Davison emphasizes the role of groups in determining how opinions are communicated. Opinions initially spread within a primary group—a group of people who converse together on an issue. Most opinions never progress beyond a primary group, but some find “leadership transcending the original primary group.”69 The most influential opinion leaders have the means to publicize their views, as well as the skill to simplify and generalize their ideas so that they will appeal to the largest possible audience. If many in that audience accept the new idea, a widely held public opinion may develop. Face-to-face discussion proceeds in other primary groups, and these new discussions lead to more public communication about the issue.
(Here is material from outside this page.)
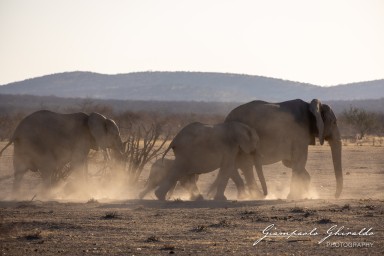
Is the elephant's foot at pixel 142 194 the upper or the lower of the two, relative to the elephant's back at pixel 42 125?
lower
Davison’s model also integrates people’s perceptions of others’ opinions. As public discussion of an issue increases, individuals begin to form expectations about what others’ opinions are likely to be. As we have seen, those expectations may rely on particular conversations, on social projection, on assumptions about other people’s thought processes, and so on. Individuals decide what to say about their opinions—whether to speak, remain silent, or even express the opposite of their private views—considering the opinions of salient others. Davison argues, “A process is set up in which expectations produce behavioral adjustments, and these in turn reinforce expectations. When this has happened, public opinion has been formed.”70

Price and Roberts’s Communication and Reciprocal Relationships Model

Price and Roberts’s 1987 model of public opinion processing71 shares many basic elements with Davison’s approach. Price and Roberts describe public opinion as a “process of social organization through communicating.” In their model, (1) a public is not organized in any fixed fashion until forced to communicate in resolving issues; and (2) public opinion is decidedly not the distribution of opinions within a public, but is instead a complex function of processes in which disparate ideas are expressed, adjusted, and compromised en route to collective determination of a course of action.

According to Price and Roberts, the public opinion process may be conceptualized as communication between political actors who are pursuing public recognition and support for views and members of the interested public who are trying to understand the issue and decide whom to support. Price and Roberts observe that many people “deciding their stand on a public issue are not so much deciding their own opinion (or where they stand on the matter) but instead deciding on their social loyalties (in other words, with whom they stand).”72 They call public opinion a social process, and more specifically, they emphasize the important role of communication, suggesting that the relationship between cognitions and behavior is a “continuing dialectic,” in which individuals incorporate new information with preexisting opinions.73 The public, then, is formed by the issue, not the other way around. A public is composed of various groups, some of them interpersonal, others broadly social, “attempting through discursive means to resolve a common issue.”74 The process of forming and changing public opinion is a complex one that involves political actors, media, and an interested public, and all these elements attempt to ascertain and influence opinions on social issues. Thus, the public opinion process is a process of social accommodation.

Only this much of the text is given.